Geniş aile küçülüp “çekirdek” oluverdi. O çekirdek düştüğü toprakta bir daha yeşermedi. Ne yitip kayboldu, ne de bir daha eski haline dönebildi. Geniş avluların yerini insanın bedeninden çok, ruhunu sıkan balkonlar aldı. Çocuklar oyunlarını uzak köy yerlerinde unuttu. Çiçek, ağaç, kuş türleri artık lügatlerden öğrenilir oldu.

Huzurun yirmi dört saat nabzının vurduğu günler çok uzaklarda kaldı. Gül ve karanfil kokulu bahçeleri dikenler ve ısırganlar doldurdu. Güneş sıcak aydınlığını yıldızların ötesine taşıdı. Gidiş ve dönüş izlerinin patikalardaki derinliği yıllar içinde kayboldu. Ayrık otlarının kapattığı yollar geçit vermiyor yolcularına. Gönülden gönüle kurulan köprüler berhava olduğu gibi, bir selam için kalkan eller de iki yanda taş kesildi.
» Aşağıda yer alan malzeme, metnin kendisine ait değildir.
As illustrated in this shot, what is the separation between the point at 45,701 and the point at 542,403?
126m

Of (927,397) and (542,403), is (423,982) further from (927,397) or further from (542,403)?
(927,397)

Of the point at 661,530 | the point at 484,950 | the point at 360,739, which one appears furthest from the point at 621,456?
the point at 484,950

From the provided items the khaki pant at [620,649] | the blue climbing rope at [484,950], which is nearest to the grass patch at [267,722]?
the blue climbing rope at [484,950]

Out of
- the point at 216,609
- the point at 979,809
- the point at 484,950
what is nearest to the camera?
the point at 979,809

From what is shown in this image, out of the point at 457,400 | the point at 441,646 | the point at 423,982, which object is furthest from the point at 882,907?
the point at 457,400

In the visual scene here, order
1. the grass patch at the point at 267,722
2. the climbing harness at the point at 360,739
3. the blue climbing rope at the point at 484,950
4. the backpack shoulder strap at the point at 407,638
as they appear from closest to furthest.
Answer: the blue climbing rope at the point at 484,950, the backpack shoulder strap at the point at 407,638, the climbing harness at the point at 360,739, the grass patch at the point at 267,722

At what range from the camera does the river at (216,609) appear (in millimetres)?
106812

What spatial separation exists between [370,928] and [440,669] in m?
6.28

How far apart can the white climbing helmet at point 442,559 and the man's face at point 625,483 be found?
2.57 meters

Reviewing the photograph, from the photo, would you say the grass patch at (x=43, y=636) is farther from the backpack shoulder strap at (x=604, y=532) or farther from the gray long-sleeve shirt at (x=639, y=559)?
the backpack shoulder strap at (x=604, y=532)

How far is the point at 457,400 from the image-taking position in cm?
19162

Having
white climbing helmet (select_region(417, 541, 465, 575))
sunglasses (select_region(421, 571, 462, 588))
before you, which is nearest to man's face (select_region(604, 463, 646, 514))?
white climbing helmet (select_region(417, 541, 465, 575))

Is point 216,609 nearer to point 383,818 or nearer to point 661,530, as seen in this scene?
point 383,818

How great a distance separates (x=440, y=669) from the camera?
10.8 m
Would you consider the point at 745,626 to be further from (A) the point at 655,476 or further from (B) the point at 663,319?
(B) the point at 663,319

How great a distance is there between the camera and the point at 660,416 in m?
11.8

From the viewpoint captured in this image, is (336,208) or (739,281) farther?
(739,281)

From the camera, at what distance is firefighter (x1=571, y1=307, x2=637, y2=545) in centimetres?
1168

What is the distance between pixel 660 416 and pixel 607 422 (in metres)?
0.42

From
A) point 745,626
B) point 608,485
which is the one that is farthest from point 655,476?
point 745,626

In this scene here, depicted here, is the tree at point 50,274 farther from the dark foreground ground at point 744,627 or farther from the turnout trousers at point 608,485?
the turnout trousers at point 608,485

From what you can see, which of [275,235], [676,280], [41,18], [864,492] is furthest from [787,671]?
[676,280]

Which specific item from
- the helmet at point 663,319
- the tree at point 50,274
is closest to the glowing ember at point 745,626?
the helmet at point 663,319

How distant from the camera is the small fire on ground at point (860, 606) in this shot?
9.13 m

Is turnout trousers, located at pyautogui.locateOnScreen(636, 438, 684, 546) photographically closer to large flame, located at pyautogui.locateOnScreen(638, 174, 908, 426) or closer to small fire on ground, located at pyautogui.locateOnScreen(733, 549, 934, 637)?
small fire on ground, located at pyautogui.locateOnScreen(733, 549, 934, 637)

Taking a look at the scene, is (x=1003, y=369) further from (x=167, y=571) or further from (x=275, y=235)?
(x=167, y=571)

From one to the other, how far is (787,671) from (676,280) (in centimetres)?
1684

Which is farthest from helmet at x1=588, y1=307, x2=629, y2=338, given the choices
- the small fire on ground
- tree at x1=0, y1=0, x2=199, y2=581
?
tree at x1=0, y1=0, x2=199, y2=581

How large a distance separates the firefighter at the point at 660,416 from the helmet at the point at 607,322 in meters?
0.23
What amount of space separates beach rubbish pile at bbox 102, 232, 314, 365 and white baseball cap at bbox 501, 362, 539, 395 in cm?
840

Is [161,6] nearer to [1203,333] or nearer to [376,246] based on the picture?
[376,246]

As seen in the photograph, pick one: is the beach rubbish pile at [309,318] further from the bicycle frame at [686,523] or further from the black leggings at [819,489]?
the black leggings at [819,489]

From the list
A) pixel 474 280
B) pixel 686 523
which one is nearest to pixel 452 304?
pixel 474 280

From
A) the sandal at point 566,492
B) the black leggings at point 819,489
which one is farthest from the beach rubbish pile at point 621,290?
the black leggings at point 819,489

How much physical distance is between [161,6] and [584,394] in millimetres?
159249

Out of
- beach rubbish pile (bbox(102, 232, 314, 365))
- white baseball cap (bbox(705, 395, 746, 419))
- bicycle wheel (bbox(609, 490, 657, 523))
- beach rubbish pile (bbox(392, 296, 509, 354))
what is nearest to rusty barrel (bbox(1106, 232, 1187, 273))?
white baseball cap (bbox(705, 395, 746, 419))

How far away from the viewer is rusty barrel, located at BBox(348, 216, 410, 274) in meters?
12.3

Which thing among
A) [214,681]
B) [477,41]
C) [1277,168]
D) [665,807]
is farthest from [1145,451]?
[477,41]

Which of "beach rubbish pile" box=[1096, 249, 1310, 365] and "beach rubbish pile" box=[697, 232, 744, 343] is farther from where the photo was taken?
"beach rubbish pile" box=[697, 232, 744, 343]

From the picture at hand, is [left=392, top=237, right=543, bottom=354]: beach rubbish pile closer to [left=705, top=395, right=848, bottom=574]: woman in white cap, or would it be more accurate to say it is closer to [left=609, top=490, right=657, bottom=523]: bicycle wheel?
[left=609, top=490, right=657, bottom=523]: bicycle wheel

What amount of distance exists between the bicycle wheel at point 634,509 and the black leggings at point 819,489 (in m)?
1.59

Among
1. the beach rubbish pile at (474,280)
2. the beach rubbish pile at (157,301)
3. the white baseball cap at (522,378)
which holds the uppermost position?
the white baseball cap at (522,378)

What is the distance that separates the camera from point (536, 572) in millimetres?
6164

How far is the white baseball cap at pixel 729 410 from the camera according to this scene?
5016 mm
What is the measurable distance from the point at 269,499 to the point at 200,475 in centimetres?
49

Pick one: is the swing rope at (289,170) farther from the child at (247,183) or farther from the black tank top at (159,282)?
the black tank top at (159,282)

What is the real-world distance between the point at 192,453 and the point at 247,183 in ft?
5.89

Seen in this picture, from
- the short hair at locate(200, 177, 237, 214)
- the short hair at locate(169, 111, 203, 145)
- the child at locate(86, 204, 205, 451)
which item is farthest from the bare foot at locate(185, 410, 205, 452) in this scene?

Toprağa bastıkça ayaklar ve bir de gökyüzüne uzandıkça bakışlar, en derinden hissederek soluklardı hayatı. Tarla kuşlarının yorgun yüzlere armağan ötüşleri, alınlardan silip alırdı toprağa düşenlerden arta kalan terleri. Eşikte bekleyenler, beklenene bir karanfil kokusuyla uçardı da kapılardan, pencerelerden yıldızlar dolardı. Rüyalarında bile huzurun kalbine dokunurdu sabaha kadar rüzgârın saçlarını okşadığı kiremitler altında mütebbessim yüzleriyle uykuya dalanlar. Dolunay yüzlü çocuklara en güzel ninniyi, açık kalan bir pencerenin kanadındaki paslı menteşe ya da gecenin karanlığında sevdalı bir salınışla gecenin hüznüne eğilen ağaçlar söylerdi.